Extract to read |
Co0k1eGal3xy t1_iscd0no wrote on October 14, 2022 at 9:46 PM

Reply to comment by master3243 in [R] Mind's Eye: Grounded Language Model Reasoning through Simulation - Google Research 2022 by Singularian2501

>In the absence of more detail such as the dynamics of the shapes

Baseball's have a standard diameter and shape.

It's theoretically possible that the heavier baseball has a "furry" surface or something like that, but it's such an unlikely case I didn't consider it when reading the paper.

>it's a pretty big fail that it can't answer this properly.

I emailed the authors and they said "there could be some pre conditions we have not presented in the screenshot" and that they would address it when they released a dataset.

Sounds like it's all sorted out now. No harm done.

Co0k1eGal3xy t1_isc5m6k wrote on October 14, 2022 at 8:55 PM

Reply to comment by master3243 in [R] Mind's Eye: Grounded Language Model Reasoning through Simulation - Google Research 2022 by Singularian2501

>But what about the basketball and the bowling ball? Shouldn't they have different accelerations? Technically, yes.
>
>[...]
>
>it turns out that there are many situations where a heavier object does indeed hit the ground before a lighter object (because of air resistance).

Your link says the heavy baseball and the light baseball would fall at different rates.

Co0k1eGal3xy t1_isa8g7i wrote on October 14, 2022 at 1:05 PM

Reply to comment by eigenlaplace in [R] Mind's Eye: Grounded Language Model Reasoning through Simulation - Google Research 2022 by Singularian2501

>current language models (LMs) miss the grounded experience of humans in the real-world -- their failure to relate language to the physical world causes knowledge to be misrepresented and obvious mistakes in their reasoning.

That is my whole point. This paper trying to avoid "planet Question" and make language models work in the real world instead.

I'm not interested in arguing over this. The paper is good, it just needs a minor correction in a future revision.

Co0k1eGal3xy t1_isa7e7b wrote on October 14, 2022 at 12:57 PM

Reply to comment by eigenlaplace in [R] Mind's Eye: Grounded Language Model Reasoning through Simulation - Google Research 2022 by Singularian2501

I live on the planet earth where most places have air. It is assumed that there is air if it is not mentioned otherwise.

Co0k1eGal3xy t1_isa44ws wrote on October 14, 2022 at 12:30 PM

Reply to comment by Lajamerr_Mittesdine in [R] Mind's Eye: Grounded Language Model Reasoning through Simulation - Google Research 2022 by Singularian2501

>because they don't provide the assumptions necessary to arrive at a complete solution.

I agree, but when atmosphere it not mentioned, the default should be updated to STP (0°C temperature and 101.325 kPa pressure) in future.

Data section |
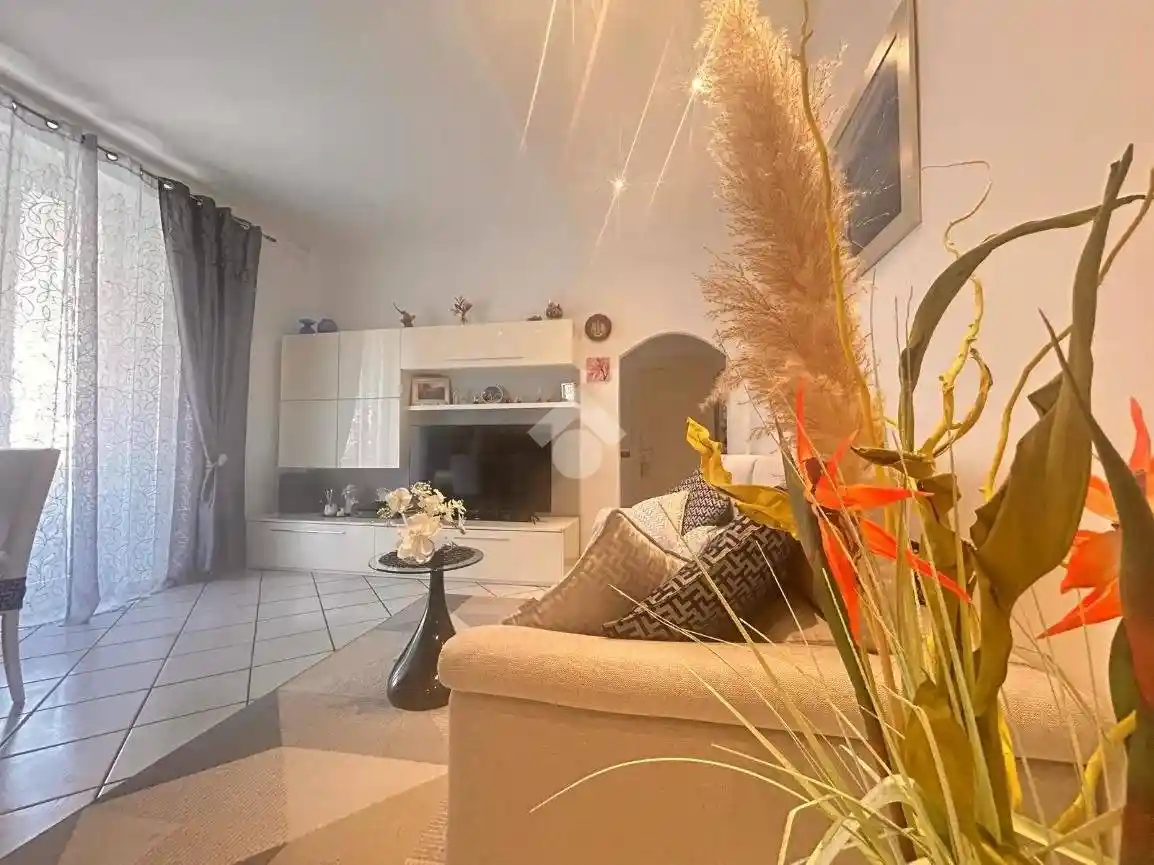 Bilocale via dei Pini 6, Limone - Melara, La Spezia - foto 2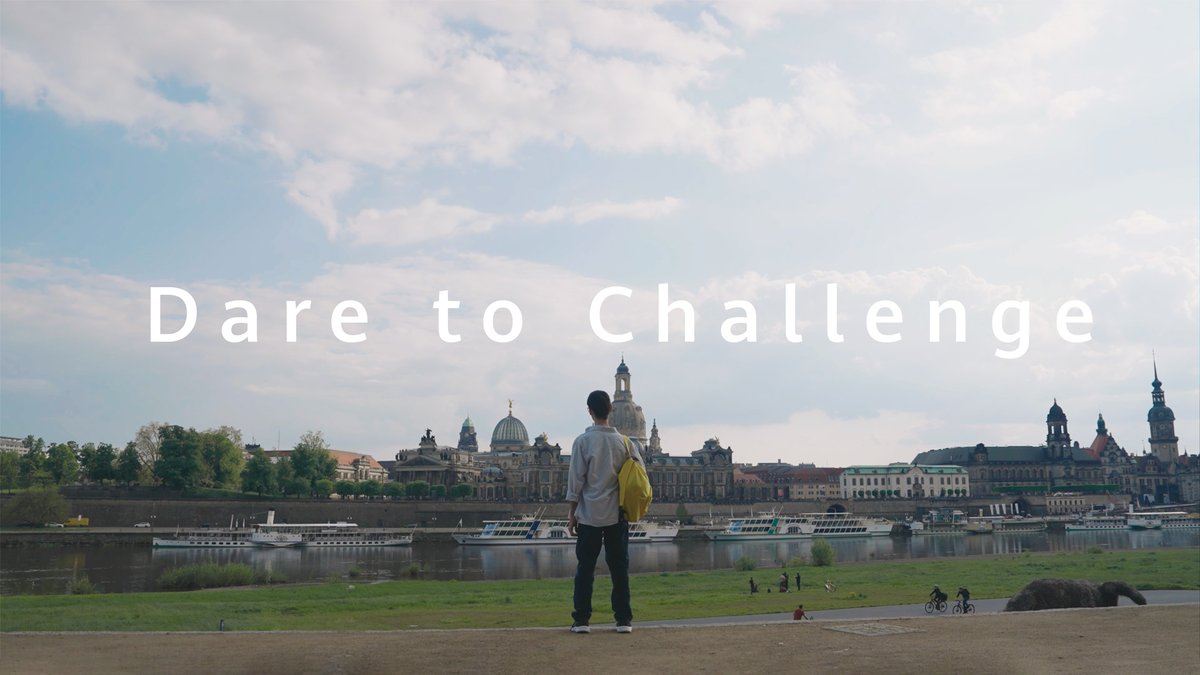 #Huawei is proud to sponsor the #Olympiad #competition series that bring together enthusiastic students for a life-changing experience that unlocks new ways of thinking to solve complex problems in both their study and work. Follow their journey now: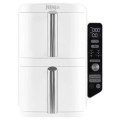 Ninja Мультипіч Ninja Double Stack XL 2-Level Air Fryer 9,5 л (SL400EUWH)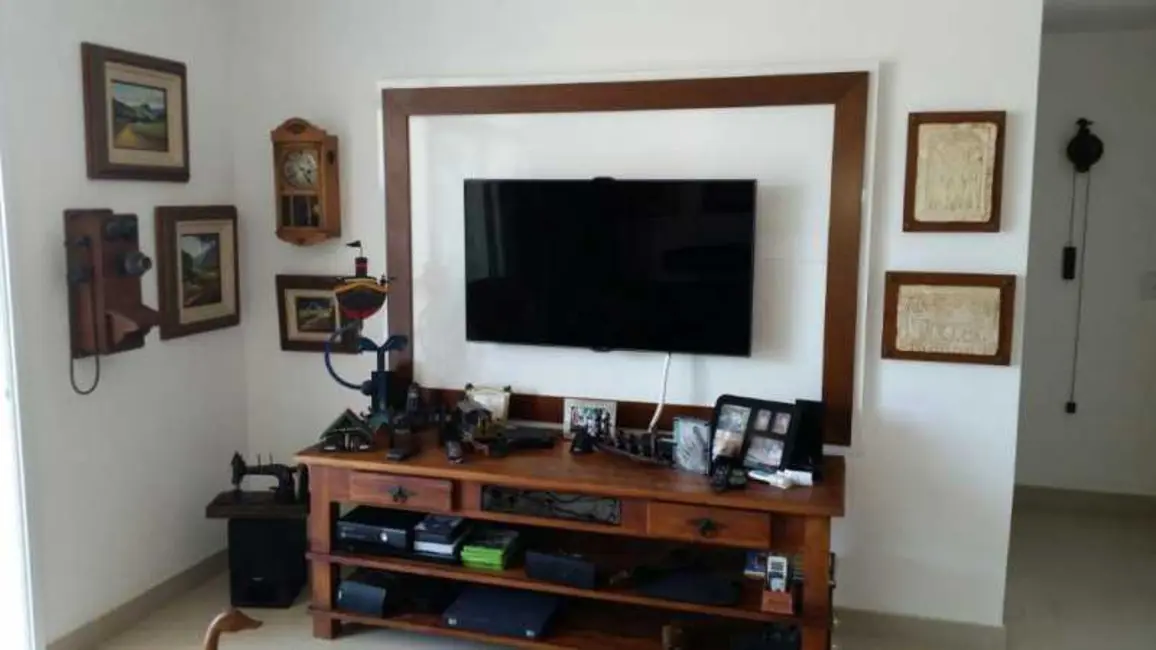 Foto 6 de Apartamento com 3 quartos à venda, 140m2 em Piratininga, Niteroi - RJ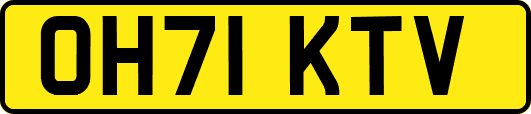 OH71KTV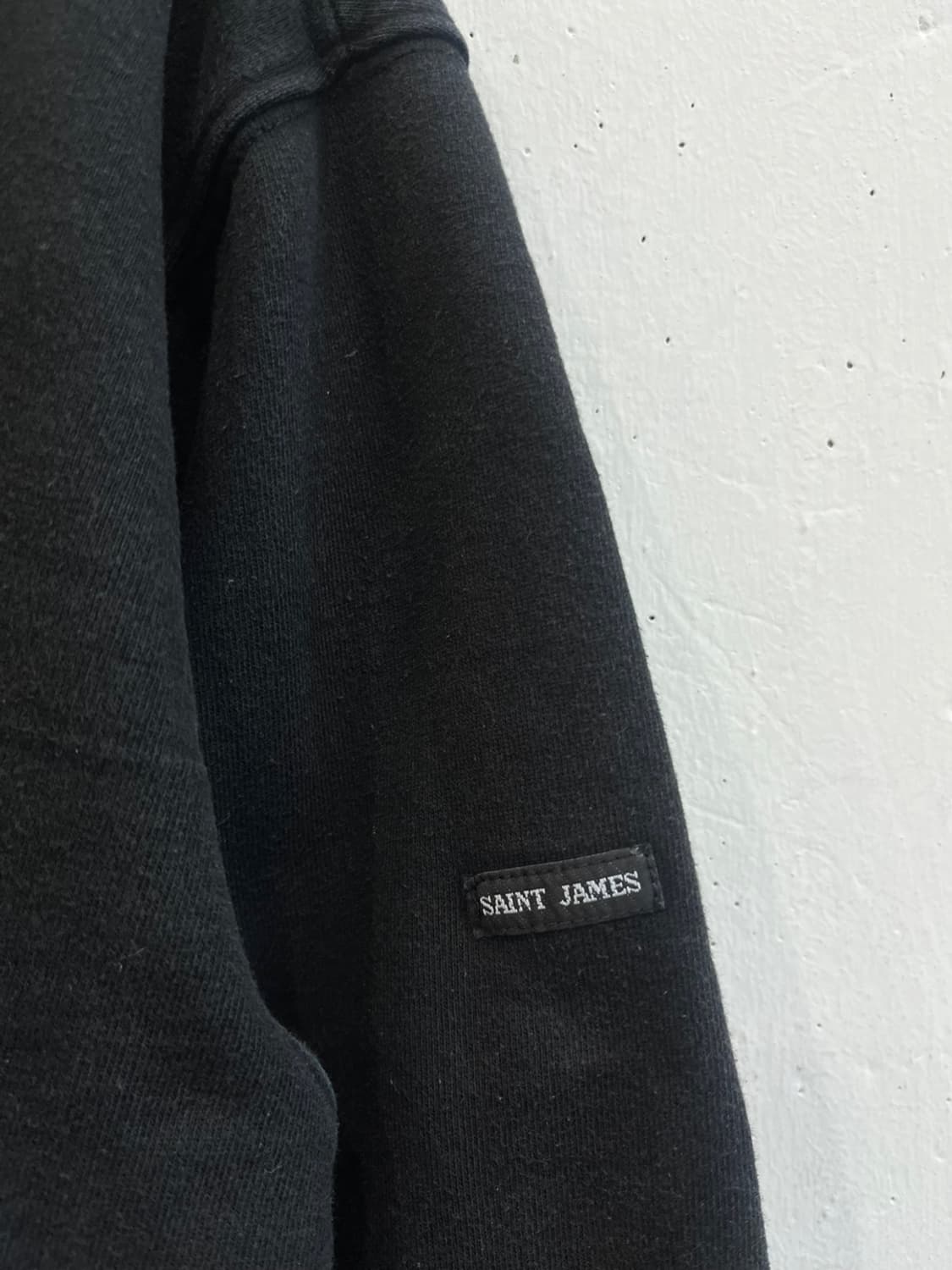 세인트 제임스 후드  상품이미지2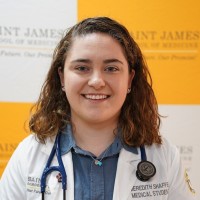 Meredith Shaffer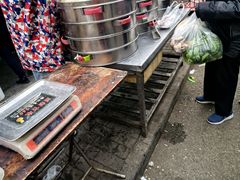 -东仓门早市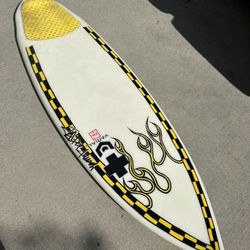 Varial Foam Surfboard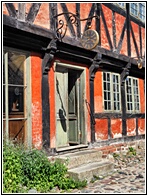 Den Gamle By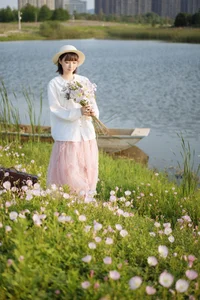 Art Language Vol.4830 Long Mao Bu Shi Mao Artistic Photography Collection - image 10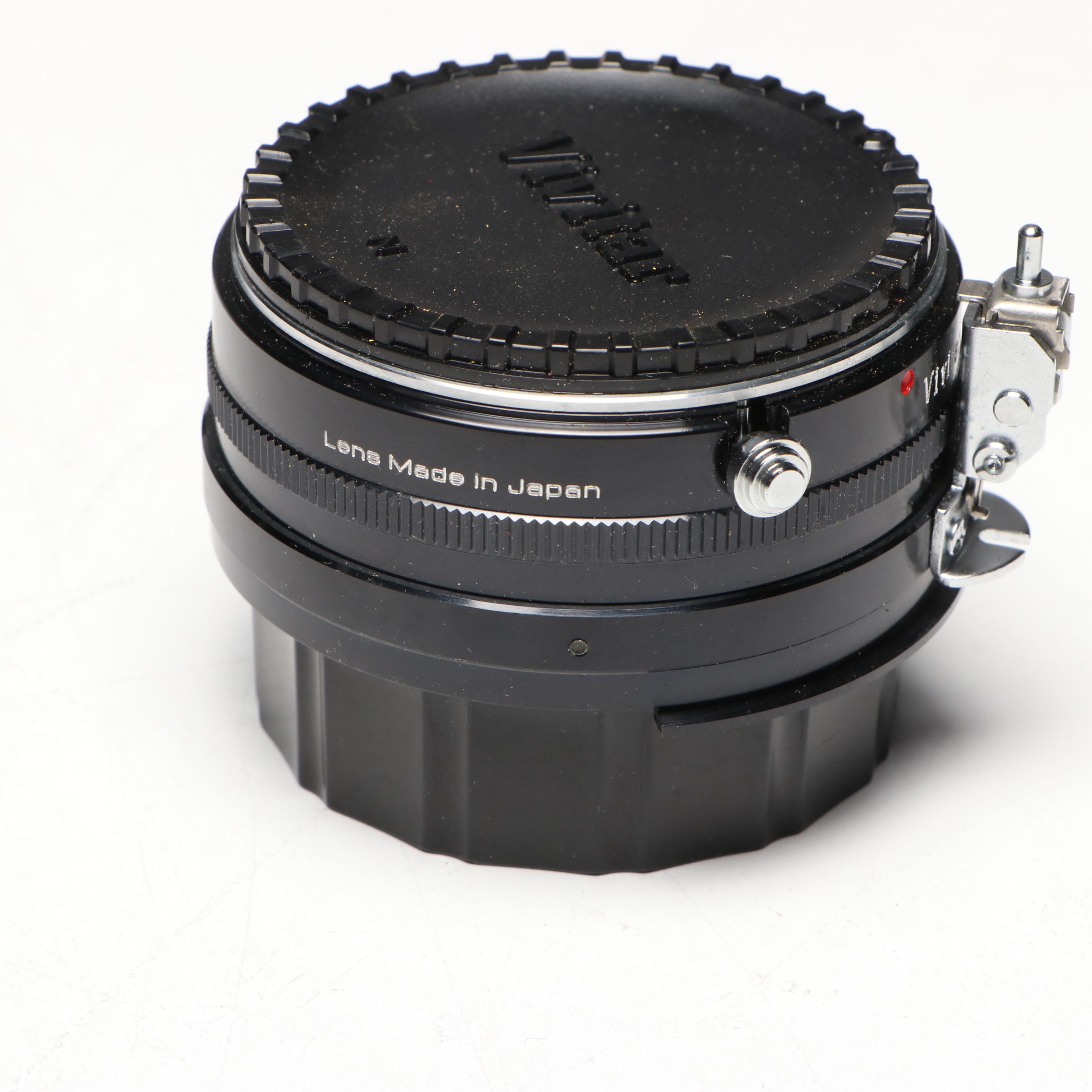 Vivitar and Other Camera Lenses, Hoya Filters and More Camera Accessories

Instructions for the task |
In the comment thread about the Mind's Eye paper:
(a) What did the authors reply when the commenter emailed them?
(b) What default does the commenter say should apply when atmosphere is not mentioned?
(c) What does the 12:57 PM comment say is assumed when nothing is said otherwise?
The rows play no part in this.

Worked solution |
(a) They said "there could be some pre conditions we have not presented in the screenshot" and that they would address it when they released a dataset.
(b) STP, meaning 0°C temperature and 101.325 kPa pressure.
(c) That there is air.